Kamuoyunda ‘Gezi Davası’ olarak bilinen davada mahkum edilen Osman Kavala, Mücella Yapıcı, Çiğdem Mater, Mine Özerden, Can Atalay, Tayfun Kahraman ve Hakan Altınay’ın tahliye taleplerini destekleme ve bu taleplere karşı çıkmama çağrısında bulunmak üzere size yazıyorum. Osman Kavala’nın tutukluluğu 5 yıldan uzun süredir devam ediyor. İlk derece mahkemesinin 25 Nisan 2022’de verdiği mahkumiyet kararı ile birlikte diğer yedi kişi de tutuklandı.Yiğit Ali Ekmekçi hakkında ise yakalama kararı çıkarıldı.

Osman Kavala “hükümeti ortadan kaldırmaya teşebbüs” suçlamasıyla ağırlaştırılmış müebbet hapis cezasına mahkum edildi ancak Şubat 2020’den beri tutuklu bulunduğu “siyasi ve askeri casusluk” suçundan ‘kesin ve yeterli delil bulunmadığı’ için beraat etti. Kavala ve diğer yedi kişi yargılandıkları ilk davada da “hükümeti ortadan kaldırmaya teşebbüs” suçundan “delil yetersizliği” nedeniyle beraat etmişti.

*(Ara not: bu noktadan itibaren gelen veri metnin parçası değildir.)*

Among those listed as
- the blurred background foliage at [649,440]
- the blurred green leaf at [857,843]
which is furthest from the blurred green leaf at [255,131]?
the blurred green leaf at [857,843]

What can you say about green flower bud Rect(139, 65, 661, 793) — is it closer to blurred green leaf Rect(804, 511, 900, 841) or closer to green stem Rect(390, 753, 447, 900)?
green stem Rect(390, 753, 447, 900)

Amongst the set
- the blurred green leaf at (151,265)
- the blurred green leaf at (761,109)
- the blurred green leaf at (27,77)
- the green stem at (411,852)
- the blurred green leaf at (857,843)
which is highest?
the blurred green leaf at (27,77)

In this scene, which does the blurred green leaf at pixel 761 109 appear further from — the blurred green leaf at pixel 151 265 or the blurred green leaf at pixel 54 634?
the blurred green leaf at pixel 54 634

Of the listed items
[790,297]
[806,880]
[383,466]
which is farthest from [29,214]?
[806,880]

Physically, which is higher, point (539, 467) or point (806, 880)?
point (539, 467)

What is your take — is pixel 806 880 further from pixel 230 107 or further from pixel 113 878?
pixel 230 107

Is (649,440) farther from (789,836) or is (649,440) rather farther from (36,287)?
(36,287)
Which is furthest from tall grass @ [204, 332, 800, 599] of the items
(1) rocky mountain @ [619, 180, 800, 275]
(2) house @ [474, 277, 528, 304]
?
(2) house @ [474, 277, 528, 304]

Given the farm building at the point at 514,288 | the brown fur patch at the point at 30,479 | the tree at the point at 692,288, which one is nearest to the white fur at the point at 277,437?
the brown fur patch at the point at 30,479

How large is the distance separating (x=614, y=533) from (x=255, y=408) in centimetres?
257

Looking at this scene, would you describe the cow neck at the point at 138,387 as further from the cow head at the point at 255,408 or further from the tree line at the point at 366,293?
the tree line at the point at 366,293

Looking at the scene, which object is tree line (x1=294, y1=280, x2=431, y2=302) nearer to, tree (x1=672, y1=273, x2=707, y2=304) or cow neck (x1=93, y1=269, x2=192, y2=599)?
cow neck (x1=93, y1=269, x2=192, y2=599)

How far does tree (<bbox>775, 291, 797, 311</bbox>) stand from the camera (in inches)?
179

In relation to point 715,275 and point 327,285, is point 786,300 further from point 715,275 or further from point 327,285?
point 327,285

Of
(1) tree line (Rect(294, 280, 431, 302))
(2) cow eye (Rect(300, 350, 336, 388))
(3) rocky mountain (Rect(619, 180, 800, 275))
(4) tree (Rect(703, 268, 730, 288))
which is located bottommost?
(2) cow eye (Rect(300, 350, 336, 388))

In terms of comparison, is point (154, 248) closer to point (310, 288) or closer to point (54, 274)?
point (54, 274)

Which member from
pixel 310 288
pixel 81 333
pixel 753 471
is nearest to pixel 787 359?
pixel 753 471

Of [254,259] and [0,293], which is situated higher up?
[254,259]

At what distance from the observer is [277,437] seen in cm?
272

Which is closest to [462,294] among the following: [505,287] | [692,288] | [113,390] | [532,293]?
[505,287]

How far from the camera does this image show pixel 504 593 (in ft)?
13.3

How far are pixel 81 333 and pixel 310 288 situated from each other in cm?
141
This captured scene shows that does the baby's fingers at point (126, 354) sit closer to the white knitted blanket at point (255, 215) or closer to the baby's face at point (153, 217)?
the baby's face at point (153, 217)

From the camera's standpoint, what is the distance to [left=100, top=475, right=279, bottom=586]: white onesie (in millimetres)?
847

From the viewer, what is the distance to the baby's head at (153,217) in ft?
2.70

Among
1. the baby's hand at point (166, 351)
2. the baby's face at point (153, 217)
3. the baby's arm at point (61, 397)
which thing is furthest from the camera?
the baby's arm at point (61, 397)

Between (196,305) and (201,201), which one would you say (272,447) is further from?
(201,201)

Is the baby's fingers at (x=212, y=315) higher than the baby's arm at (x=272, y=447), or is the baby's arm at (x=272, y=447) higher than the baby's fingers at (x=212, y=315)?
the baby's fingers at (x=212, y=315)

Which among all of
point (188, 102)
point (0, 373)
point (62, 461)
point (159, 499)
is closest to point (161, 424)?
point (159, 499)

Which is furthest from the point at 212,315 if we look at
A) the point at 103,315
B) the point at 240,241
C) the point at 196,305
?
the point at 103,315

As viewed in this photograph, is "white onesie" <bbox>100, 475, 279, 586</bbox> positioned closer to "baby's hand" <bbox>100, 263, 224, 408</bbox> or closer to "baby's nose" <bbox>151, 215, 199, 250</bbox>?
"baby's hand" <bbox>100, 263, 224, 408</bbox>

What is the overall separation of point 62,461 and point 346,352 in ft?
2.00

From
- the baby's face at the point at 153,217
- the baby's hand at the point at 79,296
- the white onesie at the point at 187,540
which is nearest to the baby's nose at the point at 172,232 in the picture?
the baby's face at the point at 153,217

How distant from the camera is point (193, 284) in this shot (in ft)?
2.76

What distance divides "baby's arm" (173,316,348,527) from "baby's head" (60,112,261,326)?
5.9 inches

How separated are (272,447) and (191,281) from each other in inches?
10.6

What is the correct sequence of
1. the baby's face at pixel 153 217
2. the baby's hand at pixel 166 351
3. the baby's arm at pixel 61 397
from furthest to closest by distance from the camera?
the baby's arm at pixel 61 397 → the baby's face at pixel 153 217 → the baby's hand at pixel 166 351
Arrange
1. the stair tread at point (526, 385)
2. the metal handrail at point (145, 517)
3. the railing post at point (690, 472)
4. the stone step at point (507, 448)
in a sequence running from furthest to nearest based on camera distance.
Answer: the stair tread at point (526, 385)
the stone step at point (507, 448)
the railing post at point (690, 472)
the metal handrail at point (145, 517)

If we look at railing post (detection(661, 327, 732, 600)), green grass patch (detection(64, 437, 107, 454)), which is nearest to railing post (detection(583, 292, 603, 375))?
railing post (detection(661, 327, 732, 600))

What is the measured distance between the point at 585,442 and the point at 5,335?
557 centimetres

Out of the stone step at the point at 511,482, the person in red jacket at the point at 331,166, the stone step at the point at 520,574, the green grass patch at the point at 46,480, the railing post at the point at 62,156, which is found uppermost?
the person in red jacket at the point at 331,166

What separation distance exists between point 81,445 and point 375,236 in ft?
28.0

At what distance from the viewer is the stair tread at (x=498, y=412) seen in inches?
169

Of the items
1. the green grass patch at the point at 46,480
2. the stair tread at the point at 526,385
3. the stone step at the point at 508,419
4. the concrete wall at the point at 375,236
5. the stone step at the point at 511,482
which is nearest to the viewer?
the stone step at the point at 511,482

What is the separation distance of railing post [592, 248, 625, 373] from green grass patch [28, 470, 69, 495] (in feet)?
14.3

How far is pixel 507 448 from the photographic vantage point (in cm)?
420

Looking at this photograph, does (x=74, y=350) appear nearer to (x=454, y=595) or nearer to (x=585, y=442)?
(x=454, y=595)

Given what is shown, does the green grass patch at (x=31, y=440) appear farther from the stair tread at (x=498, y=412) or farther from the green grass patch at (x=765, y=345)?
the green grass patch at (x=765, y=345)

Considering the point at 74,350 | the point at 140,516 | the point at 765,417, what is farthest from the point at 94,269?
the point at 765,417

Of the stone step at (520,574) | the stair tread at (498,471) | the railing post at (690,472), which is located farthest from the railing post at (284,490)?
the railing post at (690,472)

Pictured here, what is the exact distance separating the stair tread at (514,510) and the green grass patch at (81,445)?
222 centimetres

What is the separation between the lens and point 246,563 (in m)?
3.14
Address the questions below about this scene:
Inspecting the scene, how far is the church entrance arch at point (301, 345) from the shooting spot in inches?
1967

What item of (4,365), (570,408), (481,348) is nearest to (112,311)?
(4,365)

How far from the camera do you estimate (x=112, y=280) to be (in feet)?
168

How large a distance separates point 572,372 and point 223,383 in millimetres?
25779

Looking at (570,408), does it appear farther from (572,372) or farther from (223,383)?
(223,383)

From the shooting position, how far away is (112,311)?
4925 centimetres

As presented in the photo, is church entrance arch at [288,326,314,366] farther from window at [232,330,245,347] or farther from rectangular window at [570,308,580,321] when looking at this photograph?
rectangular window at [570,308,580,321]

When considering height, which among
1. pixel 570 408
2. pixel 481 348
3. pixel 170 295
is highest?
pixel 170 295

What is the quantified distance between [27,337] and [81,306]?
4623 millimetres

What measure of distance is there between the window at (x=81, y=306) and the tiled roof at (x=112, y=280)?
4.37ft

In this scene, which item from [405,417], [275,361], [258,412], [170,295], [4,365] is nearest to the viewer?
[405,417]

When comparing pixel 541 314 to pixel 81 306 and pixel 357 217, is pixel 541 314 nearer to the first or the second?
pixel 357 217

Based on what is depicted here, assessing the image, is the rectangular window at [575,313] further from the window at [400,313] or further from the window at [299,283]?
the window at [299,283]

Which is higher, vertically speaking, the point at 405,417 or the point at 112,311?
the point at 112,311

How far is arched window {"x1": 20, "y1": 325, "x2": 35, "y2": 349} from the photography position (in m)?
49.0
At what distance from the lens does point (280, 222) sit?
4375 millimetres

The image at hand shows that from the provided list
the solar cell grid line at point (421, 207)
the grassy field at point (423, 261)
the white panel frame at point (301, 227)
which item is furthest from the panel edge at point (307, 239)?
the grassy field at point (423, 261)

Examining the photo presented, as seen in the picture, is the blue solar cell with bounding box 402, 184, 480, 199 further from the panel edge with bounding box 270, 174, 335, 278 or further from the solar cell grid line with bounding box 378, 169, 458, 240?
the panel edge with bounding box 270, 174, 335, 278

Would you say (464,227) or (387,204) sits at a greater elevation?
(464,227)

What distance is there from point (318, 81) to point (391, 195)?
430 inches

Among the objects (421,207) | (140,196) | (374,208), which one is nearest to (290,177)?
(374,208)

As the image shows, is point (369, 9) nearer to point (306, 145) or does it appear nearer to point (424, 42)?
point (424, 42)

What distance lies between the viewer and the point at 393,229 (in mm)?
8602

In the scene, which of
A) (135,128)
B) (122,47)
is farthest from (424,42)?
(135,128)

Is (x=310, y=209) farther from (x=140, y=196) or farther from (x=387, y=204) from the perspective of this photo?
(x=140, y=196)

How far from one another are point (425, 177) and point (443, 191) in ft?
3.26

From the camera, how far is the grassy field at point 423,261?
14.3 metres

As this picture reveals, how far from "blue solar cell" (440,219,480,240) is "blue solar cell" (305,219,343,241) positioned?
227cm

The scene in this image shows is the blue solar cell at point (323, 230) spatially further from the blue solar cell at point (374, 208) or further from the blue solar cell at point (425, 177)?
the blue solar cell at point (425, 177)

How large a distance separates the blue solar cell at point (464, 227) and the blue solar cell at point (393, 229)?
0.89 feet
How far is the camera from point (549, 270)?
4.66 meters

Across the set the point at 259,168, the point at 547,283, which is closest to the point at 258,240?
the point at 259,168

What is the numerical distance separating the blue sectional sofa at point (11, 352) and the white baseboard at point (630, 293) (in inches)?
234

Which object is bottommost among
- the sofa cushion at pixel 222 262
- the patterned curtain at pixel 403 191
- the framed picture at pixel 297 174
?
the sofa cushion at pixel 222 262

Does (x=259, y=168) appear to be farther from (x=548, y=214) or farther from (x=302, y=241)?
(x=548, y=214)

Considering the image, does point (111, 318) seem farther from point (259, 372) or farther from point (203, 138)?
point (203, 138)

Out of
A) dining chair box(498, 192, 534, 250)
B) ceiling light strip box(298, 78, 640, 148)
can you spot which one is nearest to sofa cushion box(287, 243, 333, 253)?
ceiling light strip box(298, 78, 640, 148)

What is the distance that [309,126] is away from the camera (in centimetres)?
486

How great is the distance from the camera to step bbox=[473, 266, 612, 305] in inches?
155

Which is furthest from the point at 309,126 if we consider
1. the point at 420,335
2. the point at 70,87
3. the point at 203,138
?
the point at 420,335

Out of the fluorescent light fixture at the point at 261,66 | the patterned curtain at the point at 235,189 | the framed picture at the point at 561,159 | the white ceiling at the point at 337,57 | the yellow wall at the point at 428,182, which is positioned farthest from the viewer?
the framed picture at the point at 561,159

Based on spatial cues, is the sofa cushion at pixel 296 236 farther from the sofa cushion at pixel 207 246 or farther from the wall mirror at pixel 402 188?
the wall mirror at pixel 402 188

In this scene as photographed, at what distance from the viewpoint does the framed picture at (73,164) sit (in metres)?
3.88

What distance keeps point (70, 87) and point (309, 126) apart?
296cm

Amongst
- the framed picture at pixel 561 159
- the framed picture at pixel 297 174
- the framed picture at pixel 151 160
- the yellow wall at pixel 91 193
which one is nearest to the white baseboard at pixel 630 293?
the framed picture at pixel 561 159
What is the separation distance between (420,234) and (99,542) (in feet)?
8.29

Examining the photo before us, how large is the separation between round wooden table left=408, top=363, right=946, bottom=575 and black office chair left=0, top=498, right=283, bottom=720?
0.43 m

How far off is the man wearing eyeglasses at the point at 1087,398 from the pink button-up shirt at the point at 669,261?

Diğer yedi kişi, Osman Kavala’ya yardım ettikleri iddiasıyla 18’er yıl hapis cezasına mahkum edildi. Mahkeme, kaçma şüphesi bulunduğu gerekçesiyle bu kişilerin derhal tutuklanmasına hükmetti.

Birinci ve ikinci yargılama boyunca, iddia makamı, Kavala ve diğer yedi kişinin iddia edilen suçları işlediğine dair hiçbir kanıt sunamadı ve bu durum heyetteki üç hakimden biri tarafından da kabul edildi. Çoğunluğa katılmayan hakim karşı oy yazısında, “sanıkların üzerlerine atılı suçlardan cezalandırılmalarına yeter her türlü kuşkudan uzak somut, kesin ve inandırıcı başkaca delil de bulunmadığından beraatı, tutuklu sanık Osman Kavala’nın tahliyesi ile diğer sanıkların tutuklanmaması gerektiği görüşündeyim” ifadelerine yer verdi. 

28 Aralık 2022’de İstanbul Bölge Adliye Mahkemesi 3. Ceza Dairesi Osman Kavala'ya ağırlaştırılmış müebbet hapis ve diğer 7 kişi için verilen 18'er yıl hapis cezası 'hukuka uygun' buldu.

Sizi, temyiz sürecinde, yedi kişinin cezaevinden derhal ve koşulsuz tahliye edilmeleri yönündeki taleplerini desteklemeye ve bu kişilerin özgürlüklerine kavuşması için gerekli adımları atmaya çağırıyorum.

Saygılarımla,


Gezi Davası’nın 25 Nisan 2022’de görülen karar duruşmasında, Kasım 2017’den beri tutuklu yargılanan sivil toplum lideri Osman Kavala “hükümeti ortadan kaldırmaya teşebbüs etmek” suçlamasıyla ağırlaştırılmış müebbet hapis cezasına mahkum edildi. Aynı davada yargılanan diğer yedi kişi ise “hükümeti ortadan kaldırmaya teşebbüse yardım etmek” suçlamasıyla 18’er yıl hapis cezasına mahkum edildi ve derhal tutuklanmalarına karar verildi. Osman Kavala, Mücella Yapıcı, Çiğdem Mater, Mine Özerden, Can Atalay, Tayfun Kahraman ve Hakan Altınay hakkındaki haksız mahkumiyet kararları, 28 Aralık 2022 tarihinde İstanbul Bölge Adliye Mahkemesi 3. Ceza Dairesi tarafından onandı. Gezi Davasında tutuklanan düşünce mahkumlarının derhal serbest bırakılması için sen de imzacı ol!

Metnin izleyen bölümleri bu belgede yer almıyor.